La vida del ser humano transcurre entre tres y cinco comidas al día. El número de estas depende de las horas de sueño y de vigilia, del horario laboral y de la edad. Las recién paridas y los enfermos tienen sus propias dietas. También existió en el pasado una notable diferencia, en cuanto a la culinaria, entre las comunidades rurales y los núcleos urbanos, cada vez más desdibujada. Además, la culinaria está ligada al afán lúdico del hombre. No hay fiesta o celebración que no tenga su repercusión en la mesa. La trayectoria biográfica del hombre se describe en la cocina. Los distintos pasos en la vida del cristiano, a través de los sacramentos, tienen su importante repercusión en la cocina familiar. La puesta de largo de una joven a los dieciocho años y la petición de mano («pedida») se celebraban con un pequeño ágape vespertino. Incluso la panadería dulce se hacía presente en las amonestaciones previas a la boda en los nuestro pueblos. El bautizo de los hijos congregaba a familiares en torno al neófito. Quien corría con los gastos del convite era el padrino. De ahí la expresión: Quien tiene padrino se bautiza. A mediados del pasado siglo XX, en la ciudad de Toledo, la madre acostumbraba a dar a luz en la Maternidad, emplazada en el antiguo Hospital de San Juan de Dios, en lugar de hacerlo en el propio lecho del hogar. Era usual que la madre no asistiera al acto sacramental. El ágape, con repostería (medias noches, pastas, etc.) y refrescos, se servía en una sala próxima a la capilla de la institución. La comida se asocia en especial a la fiesta, en el caso de Toledo, al calendario religioso y a las devociones locales. Algunas celebraciones son particulares de un colectivo, que mediante una reglamentación fomentan el culto a un santo o a una advocación mariana. En este sentido, en las romerías se elaboran platos para degustar en comunidad, acentuando la idiosincrasia del grupo. La alimentación lo cohesiona y fortalece; le dota de señas de identidad, remarca las diferencias respecto a los otros. Los platos que se hacen conjuntamente, y, después, se consumen también en unión, sirven para marcar las diferencias respecto a otras asociaciones de este tipo. Por ello, año tras año, se repiten los mismos ritos religiosos y gastronómicos. Se va «de la misa a la mesa», y cada uno aporta, en este sentido, lo mejor de sí mismo, para afirmar cierta superioridad y subrayar cierto etnocentrismo en la colectividad mayor que es la ciudad o la provincia.

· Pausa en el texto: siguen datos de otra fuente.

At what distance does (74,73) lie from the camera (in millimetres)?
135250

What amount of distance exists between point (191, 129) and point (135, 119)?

La culinaria es, además, un acto pleno de simbolismo. Se acoge y festeja al amigo, se envenena al enemigo, o bien, se firman pactos con él. Incluso Marvin Harris en su obra Vacas, cerdos, guerras y brujas, apunta la posibilidad de que las guerras entre los yanomami puedan explicarse por un déficit de proteínas. Y todo con su etiqueta y protocolo, materializándose en ritos. También la política y el gobierno están relacionados con el arte de «compartir mantel». Muchas veces un pueblo se impone a través de su cocina y coloniza. El rechazo de una preparación culinaria puede significar una hostilidad y ruptura de relaciones diplomáticas. Imponer determinados platos puede interpretarse como un etnocentrismo o prepotencia cultural. Un buen manjar contribuye a conquistar voluntades contrarias. El amor y lo sexual también se han relacionado con los alimentos, muchas veces con un trasfondo religioso. Dan una bella prueba la literatura hebrea e islámica; en el primer caso, en El Cantar de los Cantares, y, respecto a la última, recojo una buena prueba en el zéjel X de Ibn Quzman, donde aparece descrito el mal de amores, entrelazadas las apetencias de la carne, en su doble sentido: […] Madre, me veo humillado. Tu hijo está triste, apenado. En todo el día ha probado tan sólo una tajadita. / […] Manzanas son tus pechitos, de harina tus carrillitos, de cristal tus dientecitos, y de azúcar tu boquita. Si ella dice: “No ayunéis; sed infieles, si queréis”, cerrada y sola veréis la puerta de la mezquita. […]».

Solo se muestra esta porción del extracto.